Passage given:
┏━━

Gertrude Schoepperle  (July 15, 1882 – December 11, 1921) was an American university professor and a scholar of medieval Celtic, French, and German literature.

Biography
Gertrude Schoepperle was born in Oil City, Pennsylvania, July 15, 1882. Her parents were Vinzens Schoepperle, of Rötenbach, Germany, and Elizabeth Klein, of Kittanning, Pennsylvania.

Schoepperle attended Oil City High School. She studied at Wellesley College, Radcliffe College, before traveling abroad to continue her studies in Munich, Paris (with Ferdinand Lot, Joseph Bédier, and Marie Henri d'Arbois de Jubainville), and Dublin. She graduated with a Ph.D. in 1909, at Radcliffe College, with the thesis of "Studies on the Origin of the Tristan Romance".

┗━━

Supplied material:

┏━━

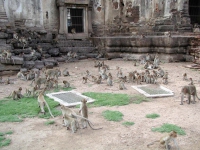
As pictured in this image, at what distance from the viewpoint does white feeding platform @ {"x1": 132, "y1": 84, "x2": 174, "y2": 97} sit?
7.60 m

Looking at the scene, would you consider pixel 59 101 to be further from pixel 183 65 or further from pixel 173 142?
pixel 183 65

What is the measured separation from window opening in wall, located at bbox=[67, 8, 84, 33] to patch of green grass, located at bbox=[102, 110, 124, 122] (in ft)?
43.6

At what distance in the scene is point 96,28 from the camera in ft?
64.6

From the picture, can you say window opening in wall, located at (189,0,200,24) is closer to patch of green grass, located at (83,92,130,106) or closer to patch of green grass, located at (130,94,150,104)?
patch of green grass, located at (130,94,150,104)

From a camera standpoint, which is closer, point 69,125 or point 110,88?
point 69,125

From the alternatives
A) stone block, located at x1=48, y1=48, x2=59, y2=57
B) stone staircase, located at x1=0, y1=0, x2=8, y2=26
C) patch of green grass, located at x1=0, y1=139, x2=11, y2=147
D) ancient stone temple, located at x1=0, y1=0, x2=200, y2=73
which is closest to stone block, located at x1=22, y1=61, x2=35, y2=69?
ancient stone temple, located at x1=0, y1=0, x2=200, y2=73

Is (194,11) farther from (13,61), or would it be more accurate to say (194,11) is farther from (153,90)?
(13,61)

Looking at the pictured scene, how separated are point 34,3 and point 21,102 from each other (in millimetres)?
12038

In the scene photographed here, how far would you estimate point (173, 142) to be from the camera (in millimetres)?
4535

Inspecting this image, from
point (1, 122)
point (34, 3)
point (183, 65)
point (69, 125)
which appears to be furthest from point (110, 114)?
point (34, 3)

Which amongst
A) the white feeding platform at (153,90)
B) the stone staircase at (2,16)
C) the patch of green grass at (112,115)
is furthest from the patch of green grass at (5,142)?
the stone staircase at (2,16)

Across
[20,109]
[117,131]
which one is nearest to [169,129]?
[117,131]

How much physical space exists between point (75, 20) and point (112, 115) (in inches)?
557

┗━━

To-do list:
(1) Say whether each statement agrees with the Schoepperle biography, answering yes or no and quoting the deciding words: (a) Schoepperle was born in Oil City, Pennsylvania. (b) Her mother came from Rötenbach, Germany. (c) She earned her Ph.D. at Wellesley College.
(2) Extract from the records, unchanged, the lines from the one containing "In the scene photographed" through the end of the records.

Task-by-task results:
(1)
(a) Yes: "Gertrude Schoepperle was born in Oil City, Pennsylvania, July 15, 1882."
(b) No: "Elizabeth Klein, of Kittanning, Pennsylvania."
(c) No: "She graduated with a Ph.D. in 1909, at Radcliffe College"

(2)
In the scene photographed here, how far would you estimate point (173, 142) to be from the camera (in millimetres)?
4535

Inspecting this image, from
point (1, 122)
point (34, 3)
point (183, 65)
point (69, 125)
which appears to be furthest from point (110, 114)?
point (34, 3)

Which amongst
A) the white feeding platform at (153,90)
B) the stone staircase at (2,16)
C) the patch of green grass at (112,115)
is furthest from the patch of green grass at (5,142)?
the stone staircase at (2,16)

Across
[20,109]
[117,131]
which one is nearest to [169,129]?
[117,131]

How much physical space exists between point (75, 20) and point (112, 115) (in inches)?
557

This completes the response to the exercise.